_The input_:
========================================================================
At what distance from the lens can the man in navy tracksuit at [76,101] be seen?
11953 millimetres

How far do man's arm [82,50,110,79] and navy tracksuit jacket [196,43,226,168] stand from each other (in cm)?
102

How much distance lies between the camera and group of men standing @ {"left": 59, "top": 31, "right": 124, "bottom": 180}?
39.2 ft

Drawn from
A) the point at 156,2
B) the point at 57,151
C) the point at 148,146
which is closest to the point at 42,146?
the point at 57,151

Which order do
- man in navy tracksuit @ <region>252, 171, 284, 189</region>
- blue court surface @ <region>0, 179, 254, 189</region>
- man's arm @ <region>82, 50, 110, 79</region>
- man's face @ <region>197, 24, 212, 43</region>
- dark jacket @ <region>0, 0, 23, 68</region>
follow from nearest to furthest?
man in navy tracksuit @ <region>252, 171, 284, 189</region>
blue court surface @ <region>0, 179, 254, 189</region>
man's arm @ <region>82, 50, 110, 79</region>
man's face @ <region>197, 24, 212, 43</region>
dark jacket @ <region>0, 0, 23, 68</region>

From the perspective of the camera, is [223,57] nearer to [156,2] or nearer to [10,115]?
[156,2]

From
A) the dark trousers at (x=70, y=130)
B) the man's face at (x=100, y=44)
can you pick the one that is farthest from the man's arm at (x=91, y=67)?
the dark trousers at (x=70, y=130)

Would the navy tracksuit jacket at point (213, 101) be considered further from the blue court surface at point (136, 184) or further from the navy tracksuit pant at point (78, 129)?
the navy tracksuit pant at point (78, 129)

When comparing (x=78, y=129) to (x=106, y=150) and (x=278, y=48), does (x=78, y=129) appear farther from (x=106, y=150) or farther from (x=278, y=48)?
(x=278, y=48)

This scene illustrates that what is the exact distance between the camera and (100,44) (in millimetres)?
========================================================================
_Aim_: Reproduce all of the material above, swapping every "navy tracksuit jacket" for "navy track jacket" and changing nothing else.

_Completed task_:
At what distance from the lens can the man in navy tracksuit at [76,101] be seen?
11953 millimetres

How far do man's arm [82,50,110,79] and navy track jacket [196,43,226,168] stand from each other (in cm)?
102

How much distance lies between the camera and group of men standing @ {"left": 59, "top": 31, "right": 124, "bottom": 180}?
39.2 ft

Drawn from
A) the point at 156,2
B) the point at 57,151
C) the point at 148,146
which is closest to the point at 42,146?
the point at 57,151

Which order do
- man in navy tracksuit @ <region>252, 171, 284, 189</region>
- blue court surface @ <region>0, 179, 254, 189</region>
- man's arm @ <region>82, 50, 110, 79</region>
- man's face @ <region>197, 24, 212, 43</region>
- dark jacket @ <region>0, 0, 23, 68</region>
follow from nearest to furthest?
man in navy tracksuit @ <region>252, 171, 284, 189</region>
blue court surface @ <region>0, 179, 254, 189</region>
man's arm @ <region>82, 50, 110, 79</region>
man's face @ <region>197, 24, 212, 43</region>
dark jacket @ <region>0, 0, 23, 68</region>

From the perspective of the camera, is [223,57] nearer to [156,2] or nearer to [10,115]?
[156,2]

From
A) the dark trousers at (x=70, y=130)
B) the man's face at (x=100, y=44)
can you pick the one that is farthest from the man's arm at (x=91, y=67)?
the dark trousers at (x=70, y=130)

Would the navy track jacket at point (213, 101) be considered further from the blue court surface at point (136, 184) or further from the navy tracksuit pant at point (78, 129)?
the navy tracksuit pant at point (78, 129)

When comparing (x=78, y=129) to (x=106, y=150) and (x=278, y=48), does (x=78, y=129) appear farther from (x=106, y=150) or farther from (x=278, y=48)?
(x=278, y=48)

This scene illustrates that what is the exact distance between the camera and (100,44) (in millimetres)?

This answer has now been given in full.